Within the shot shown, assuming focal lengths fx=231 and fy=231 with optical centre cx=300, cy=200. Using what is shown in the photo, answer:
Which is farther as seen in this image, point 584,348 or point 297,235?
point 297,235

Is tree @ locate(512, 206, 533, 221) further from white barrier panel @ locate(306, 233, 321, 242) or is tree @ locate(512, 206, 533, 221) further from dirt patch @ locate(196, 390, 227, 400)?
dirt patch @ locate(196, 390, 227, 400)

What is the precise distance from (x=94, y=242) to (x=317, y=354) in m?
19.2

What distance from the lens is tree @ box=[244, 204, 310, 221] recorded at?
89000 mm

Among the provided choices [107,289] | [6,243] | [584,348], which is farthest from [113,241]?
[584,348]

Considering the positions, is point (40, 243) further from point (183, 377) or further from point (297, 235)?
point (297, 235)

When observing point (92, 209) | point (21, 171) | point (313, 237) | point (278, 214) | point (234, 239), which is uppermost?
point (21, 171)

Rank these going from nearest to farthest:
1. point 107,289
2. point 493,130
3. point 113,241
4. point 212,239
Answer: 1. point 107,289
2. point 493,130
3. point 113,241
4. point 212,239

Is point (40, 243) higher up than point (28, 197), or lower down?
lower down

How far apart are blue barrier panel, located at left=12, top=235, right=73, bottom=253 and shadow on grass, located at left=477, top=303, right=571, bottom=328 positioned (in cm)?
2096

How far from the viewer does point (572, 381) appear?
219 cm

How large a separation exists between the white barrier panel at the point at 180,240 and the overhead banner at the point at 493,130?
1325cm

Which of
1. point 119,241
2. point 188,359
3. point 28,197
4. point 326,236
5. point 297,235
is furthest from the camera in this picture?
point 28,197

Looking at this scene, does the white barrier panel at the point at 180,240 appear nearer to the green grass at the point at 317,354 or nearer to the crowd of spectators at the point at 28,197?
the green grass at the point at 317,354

- **What you are asked to do**: Copy out every row above word for word, with no changes.

- **Final result**:
Within the shot shown, assuming focal lengths fx=231 and fy=231 with optical centre cx=300, cy=200. Using what is shown in the photo, answer:
Which is farther as seen in this image, point 584,348 or point 297,235?
point 297,235

Is tree @ locate(512, 206, 533, 221) further from white barrier panel @ locate(306, 233, 321, 242) or is tree @ locate(512, 206, 533, 221) further from dirt patch @ locate(196, 390, 227, 400)?
dirt patch @ locate(196, 390, 227, 400)

What is the precise distance from (x=94, y=242) to (x=317, y=354) in m?
19.2

What distance from the lens is tree @ box=[244, 204, 310, 221] recorded at?
89000 mm

Among the provided choices [107,289] | [6,243] | [584,348], which is farthest from [113,241]?
[584,348]

Considering the positions, is point (40, 243) further from point (183, 377) or further from point (297, 235)?
point (297, 235)

When observing point (92, 209) | point (21, 171) | point (313, 237) | point (278, 214) | point (234, 239), which is uppermost?
point (21, 171)

Rank these going from nearest to farthest:
1. point 107,289
2. point 493,130
3. point 113,241
4. point 212,239
Answer: 1. point 107,289
2. point 493,130
3. point 113,241
4. point 212,239

Is point (40, 243) higher up than point (28, 197), or lower down?
lower down

How far apart are blue barrier panel, located at left=12, top=235, right=73, bottom=253 and shadow on grass, located at left=477, top=303, right=571, bottom=328 positioned (in cm)?
2096

How far from the viewer does point (572, 381) appear?
219 cm

How large a separation exists between the white barrier panel at the point at 180,240 and the overhead banner at the point at 493,130?
1325cm

Which of
1. point 119,241
2. point 188,359
3. point 28,197
4. point 326,236
5. point 297,235
is furthest from the camera in this picture?
point 28,197

Looking at this scene, does the white barrier panel at the point at 180,240 appear nearer to the green grass at the point at 317,354 or nearer to the crowd of spectators at the point at 28,197?
the green grass at the point at 317,354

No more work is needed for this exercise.